The bill favors developers by extending and reinstating hydropower authorizations to preserve potential clean generation and reduce developers' costs and delays, at the cost of delaying local economic activity and limiting fresh public review and environmental certainty for affected communities.
Utilities and developers can resume recently expired hydropower projects without undergoing a full new licensing process, saving time and administrative burden for companies and local governments.
Rural communities and electricity consumers retain the possibility of future clean hydropower capacity because longer authorization windows make it more likely marginal projects will be completed rather than abandoned.

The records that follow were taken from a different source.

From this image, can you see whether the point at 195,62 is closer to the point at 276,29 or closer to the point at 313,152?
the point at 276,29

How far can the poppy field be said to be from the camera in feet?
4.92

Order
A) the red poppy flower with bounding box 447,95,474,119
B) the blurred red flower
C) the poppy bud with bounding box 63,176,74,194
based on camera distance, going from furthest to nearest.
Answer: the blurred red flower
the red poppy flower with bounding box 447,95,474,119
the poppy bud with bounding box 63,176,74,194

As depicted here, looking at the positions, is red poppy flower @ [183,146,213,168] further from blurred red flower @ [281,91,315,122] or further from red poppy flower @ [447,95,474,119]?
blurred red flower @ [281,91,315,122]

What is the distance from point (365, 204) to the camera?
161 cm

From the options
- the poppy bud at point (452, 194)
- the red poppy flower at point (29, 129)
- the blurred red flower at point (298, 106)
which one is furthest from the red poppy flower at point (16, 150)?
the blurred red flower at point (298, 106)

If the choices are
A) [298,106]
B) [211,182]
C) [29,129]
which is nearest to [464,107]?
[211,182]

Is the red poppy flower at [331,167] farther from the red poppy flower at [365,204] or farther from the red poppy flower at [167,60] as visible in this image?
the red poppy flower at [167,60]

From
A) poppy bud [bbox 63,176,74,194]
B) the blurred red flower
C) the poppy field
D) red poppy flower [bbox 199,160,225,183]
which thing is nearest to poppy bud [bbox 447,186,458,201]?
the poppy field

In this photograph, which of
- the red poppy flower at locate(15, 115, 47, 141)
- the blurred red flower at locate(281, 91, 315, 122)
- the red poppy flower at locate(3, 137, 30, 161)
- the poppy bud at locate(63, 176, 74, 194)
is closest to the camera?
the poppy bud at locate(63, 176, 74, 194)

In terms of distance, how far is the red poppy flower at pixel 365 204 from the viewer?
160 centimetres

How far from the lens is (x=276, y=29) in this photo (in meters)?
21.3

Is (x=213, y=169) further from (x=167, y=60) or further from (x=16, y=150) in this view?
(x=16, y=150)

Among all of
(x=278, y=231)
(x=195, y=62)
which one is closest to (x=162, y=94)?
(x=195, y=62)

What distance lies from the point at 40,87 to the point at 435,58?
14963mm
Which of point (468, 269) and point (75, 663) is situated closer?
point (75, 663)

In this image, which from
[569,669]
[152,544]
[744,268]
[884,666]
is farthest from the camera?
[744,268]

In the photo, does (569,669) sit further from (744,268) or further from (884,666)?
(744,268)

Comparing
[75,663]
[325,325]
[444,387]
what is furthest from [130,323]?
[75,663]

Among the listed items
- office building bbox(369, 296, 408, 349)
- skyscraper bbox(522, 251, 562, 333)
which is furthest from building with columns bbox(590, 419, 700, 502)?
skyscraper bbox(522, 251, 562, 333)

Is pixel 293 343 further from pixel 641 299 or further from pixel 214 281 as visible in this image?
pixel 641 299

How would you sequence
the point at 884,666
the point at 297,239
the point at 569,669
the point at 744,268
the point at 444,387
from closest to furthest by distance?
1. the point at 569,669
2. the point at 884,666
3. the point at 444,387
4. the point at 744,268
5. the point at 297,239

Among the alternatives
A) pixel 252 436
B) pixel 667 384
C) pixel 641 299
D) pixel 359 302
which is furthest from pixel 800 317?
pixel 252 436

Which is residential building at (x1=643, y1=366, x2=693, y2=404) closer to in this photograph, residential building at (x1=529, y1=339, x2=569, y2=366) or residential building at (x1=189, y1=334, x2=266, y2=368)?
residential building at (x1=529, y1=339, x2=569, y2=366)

Hydropower licensees can delay construction start dates up to an additional six years, reducing sunk costs and giving companies flexibility to complete projects when economic or regulatory conditions improve.
Local governments and rural communities may have reduced opportunities for updated public input and reconsideration of environmental conditions because expired licenses can be reinstated without a new licensing process.
Rural communities and local governments could see delays in local economic benefits—jobs, construction spending, and tax revenue—because construction starts may be postponed.
Nearby communities and ecosystems face prolonged uncertainty about potential environmental impacts while longer authorizations keep project statuses unresolved for more time.
Based on analysis of 2 sections of legislative text.
Allows FERC to grant up to six additional years (in up to three two-year increments) to begin construction on hydropower licenses issued before March 13, 2020, and permits reinstatement of certain recently expired deadlines.
Introduced March 11, 2025 by Daniel Milton Newhouse · Last progress March 11, 2025
Gives the Federal Energy Regulatory Commission (FERC) extra time authority to let certain hydropower licensees delay the start of construction. For projects licensed before March 13, 2020, FERC can grant up to six additional years (in up to three consecutive two-year increments) past the current statutory extensions if the licensee asks and shows good cause; it can also reinstate licenses whose commencement deadlines expired after December 31, 2023 so the new extension can apply from the expired date.